Since we have given the Tensorflow layers with parameters the same name as their Pytorch counterparts we can run a simple for loop over the layer names and set the layer weights for the entire model this way.

inputs = tf.keras.Input((None, None,3))
resnet_tf = ResNet18(inputs)
model = tf.keras.Model(inputs, resnet_tf)

tf_layer_names = [layer.name for layer in model.layers]
tf_layer_names = [layer for layer in tf_layer_names if layer in torch_layer_names]

for layer in tf_layer_names:
    if 'conv' in layer:
        tf_conv = model.get_layer(layer)
        weights = resnet_torch.state_dict()[layer+'.weight'].numpy()
        weights_list = [weights.transpose((2, 3, 1, 0))]
        if len(tf_conv.weights) == 2:
            bias = resnet_torch.state_dict()[layer+'.bias'].numpy()
            weights_list.append(bias)
        tf_conv.set_weights(weights_list)
    elif 'bn' in layer:
        tf_bn = model.get_layer(layer)
        gamma = resnet_torch.state_dict()[layer+'.weight'].numpy()
        beta = resnet_torch.state_dict()[layer+'.bias'].numpy()
        mean = resnet_torch.state_dict()[layer+'.running_mean'].numpy()
        var = resnet_torch.state_dict()[layer+'.running_var'].numpy()
        bn_list = [gamma, beta, mean, var]
        tf_bn.set_weights(bn_list)
    elif 'downsample.0' in layer:
        tf_downsample = model.get_layer(layer)
        weights = resnet_torch.state_dict()[layer+'.weight'].numpy()
        weights_list = [weights.transpose((2, 3, 1, 0))]
        if len(tf_downsample.weights) == 2:
            bias = resnet_torch.state_dict()[layer+'.bias'].numpy()
            weights_list.append(bias)
        tf_downsample.set_weights(weights_list)
    elif 'downsample.1' in layer:
        tf_downsample = model.get_layer(layer)
        gamma = resnet_torch.state_dict()[layer+'.weight'].numpy()
        beta = resnet_torch.state_dict()[layer+'.bias'].numpy()
        mean = resnet_torch.state_dict()[layer+'.running_mean'].numpy()
        var = resnet_torch.state_dict()[layer+'.running_var'].numpy()
        bn_list = [gamma, beta, mean, var] # [gamma, beta, mean, var]
        tf_downsample.set_weights(bn_list)
    elif 'fc' in layer:
        tf_fc = model.get_layer(layer)
        weights = resnet_torch.state_dict()[layer+'.weight'].numpy() 
        weights_list = [weights.transpose((1, 0))]
        if len(tf_fc.weights) == 2:
            bias = resnet_torch.state_dict()[layer+'.bias'].numpy()
            weights_list.append(bias)
        tf_fc.set_weights(weights_list)
    else:
        print('No parameters found for {}'.format(layer))
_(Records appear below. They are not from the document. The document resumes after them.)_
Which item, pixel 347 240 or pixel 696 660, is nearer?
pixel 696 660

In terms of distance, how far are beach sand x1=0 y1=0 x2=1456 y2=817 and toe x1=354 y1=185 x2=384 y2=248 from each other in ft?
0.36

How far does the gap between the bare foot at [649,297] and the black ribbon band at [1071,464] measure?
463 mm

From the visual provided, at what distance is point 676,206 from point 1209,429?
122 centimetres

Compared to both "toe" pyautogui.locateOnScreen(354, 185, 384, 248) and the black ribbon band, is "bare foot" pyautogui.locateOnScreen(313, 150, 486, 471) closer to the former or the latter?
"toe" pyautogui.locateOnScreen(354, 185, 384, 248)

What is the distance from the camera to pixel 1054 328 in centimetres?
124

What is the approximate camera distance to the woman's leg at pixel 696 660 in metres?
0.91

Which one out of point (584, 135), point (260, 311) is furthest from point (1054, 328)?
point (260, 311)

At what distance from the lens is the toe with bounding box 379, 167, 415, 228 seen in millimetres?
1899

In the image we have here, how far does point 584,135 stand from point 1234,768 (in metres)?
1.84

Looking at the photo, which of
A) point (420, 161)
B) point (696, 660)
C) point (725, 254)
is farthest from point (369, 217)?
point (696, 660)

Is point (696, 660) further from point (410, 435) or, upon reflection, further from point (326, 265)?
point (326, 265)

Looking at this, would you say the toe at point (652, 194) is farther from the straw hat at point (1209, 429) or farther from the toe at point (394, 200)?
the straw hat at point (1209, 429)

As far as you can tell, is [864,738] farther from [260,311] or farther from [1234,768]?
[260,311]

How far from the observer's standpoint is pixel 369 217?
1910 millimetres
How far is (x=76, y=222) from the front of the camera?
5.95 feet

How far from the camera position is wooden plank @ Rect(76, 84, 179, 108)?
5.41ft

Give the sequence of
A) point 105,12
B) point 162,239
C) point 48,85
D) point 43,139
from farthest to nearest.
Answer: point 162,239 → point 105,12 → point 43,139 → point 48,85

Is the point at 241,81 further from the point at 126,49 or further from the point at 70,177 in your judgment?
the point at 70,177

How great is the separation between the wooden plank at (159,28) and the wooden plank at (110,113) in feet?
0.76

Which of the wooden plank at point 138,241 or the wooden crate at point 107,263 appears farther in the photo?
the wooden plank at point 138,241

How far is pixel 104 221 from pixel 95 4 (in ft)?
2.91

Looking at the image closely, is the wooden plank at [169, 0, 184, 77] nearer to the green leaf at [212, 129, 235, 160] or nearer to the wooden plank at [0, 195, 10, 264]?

Comparing the model output

The final step is to check that the output from Tensorflow matches that of Pytorch. Let's download an image of a cat and feed it into both models. We will see the max difference in the logits values is very small indicating that the models should be equivalent.

import requests, shutil, PIL
image_url = "https://upload.wikimedia.org/wikipedia/commons/thumb/9/97/Kot_z_mysz%C4%85.jpg/480px-Kot_z_mysz%C4%85.jpg"
resp = requests.get(image_url, stream=True)
local_file = open('cat.jpg', 'wb')
shutil.copyfileobj(resp.raw, local_file)
img = np.expand_dims(np.array(PIL.Image.open('cat.jpg', 'r')), 0).astype(np.float32)
img_torch = torch.tensor(img.transpose((0, 3, 1, 2)))
tf_output = model.predict(img)
resnet_torch.eval()
torch_output = resnet_torch(img_torch)

max_diff = np.max(np.abs(tf_output - torch_output.detach().numpy()))
print('Max difference in fully connected layer :{}'.format(max_diff))

Save the Tensorflow model

We can save the Tensorflow model as follows

model.save('Resnet18')

Conclusion

Hopefully this post wil be useful to someone if they need to use Resnet18 or ResNet34 for Tensorflow or decide to port another Pytorch model to Tensorflow. The code above should work out of the box or refer to my github.